US Border Patrol Cmdr. Gregory Bovino (C) walks through a department store in St. Paul, Minnesota, June 6, 2026.
A Venezuelan migrant sits inside a cell at CECOT prison in Tecoluca, El Salvador, June 6, 2026.
The global human rights system is in peril. Under relentless pressure from US President Donald Trump, and persistently undermined by China and Russia, the rules-based international order is being crushed, threatening to take with it the architecture human rights defenders have come to rely on to advance norms and protect freedoms. To defy this trend, governments that still value human rights, alongside social movements, civil society, and international institutions, need to form a strategic alliance to push back.
To be fair, the downward spiral predated Trump’s reelection. The democratic wave that began over 50 years ago has given way to what scholars term a “democratic recession.” Democracy is now back to 1985 levels according to some metrics, with 72 percent of the world’s population now living under autocracy. Russia and China are less free today than 20 years ago. And so is the United States.
Of course, democracy is not a panacea for human rights violations; the US and other longtime democracies have their own histories of colonial crimes, racism, abusive justice systems, and wartime atrocities. More recently, authoritarian leaders have exploited public mistrust and anger to win elections and then dismantled the very institutions that brought them to power. Democratic institutions are crucial to represent the will of the people and keep power in check. It’s no surprise that whenever democracy is undermined, rights are too, as evident in recent years in India, Türkiye, the Philippines, El Salvador, and Hungary.

[Data listing]
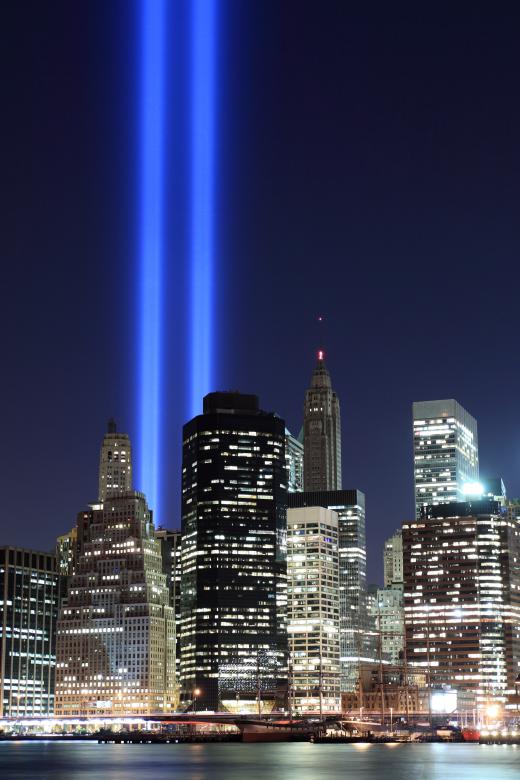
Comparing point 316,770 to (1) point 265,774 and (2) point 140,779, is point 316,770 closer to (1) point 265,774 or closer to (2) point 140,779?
(1) point 265,774

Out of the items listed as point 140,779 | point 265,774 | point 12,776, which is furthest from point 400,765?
point 12,776

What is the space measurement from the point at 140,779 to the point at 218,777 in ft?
32.9

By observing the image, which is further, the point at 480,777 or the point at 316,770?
the point at 316,770

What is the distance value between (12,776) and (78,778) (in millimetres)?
12481

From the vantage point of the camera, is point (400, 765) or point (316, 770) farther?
point (400, 765)

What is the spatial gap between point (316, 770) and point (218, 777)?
16.8m

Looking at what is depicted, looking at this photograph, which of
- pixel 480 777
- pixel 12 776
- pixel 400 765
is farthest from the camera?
pixel 400 765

[To do]
Reproduce the entire text on the threat to the global human rights system word for word. The listing is separate material and stands apart from the text.

[Result]
US Border Patrol Cmdr. Gregory Bovino (C) walks through a department store in St. Paul, Minnesota, June 6, 2026.
A Venezuelan migrant sits inside a cell at CECOT prison in Tecoluca, El Salvador, June 6, 2026.
The global human rights system is in peril. Under relentless pressure from US President Donald Trump, and persistently undermined by China and Russia, the rules-based international order is being crushed, threatening to take with it the architecture human rights defenders have come to rely on to advance norms and protect freedoms. To defy this trend, governments that still value human rights, alongside social movements, civil society, and international institutions, need to form a strategic alliance to push back.
To be fair, the downward spiral predated Trump’s reelection. The democratic wave that began over 50 years ago has given way to what scholars term a “democratic recession.” Democracy is now back to 1985 levels according to some metrics, with 72 percent of the world’s population now living under autocracy. Russia and China are less free today than 20 years ago. And so is the United States.
Of course, democracy is not a panacea for human rights violations; the US and other longtime democracies have their own histories of colonial crimes, racism, abusive justice systems, and wartime atrocities. More recently, authoritarian leaders have exploited public mistrust and anger to win elections and then dismantled the very institutions that brought them to power. Democratic institutions are crucial to represent the will of the people and keep power in check. It’s no surprise that whenever democracy is undermined, rights are too, as evident in recent years in India, Türkiye, the Philippines, El Salvador, and Hungary.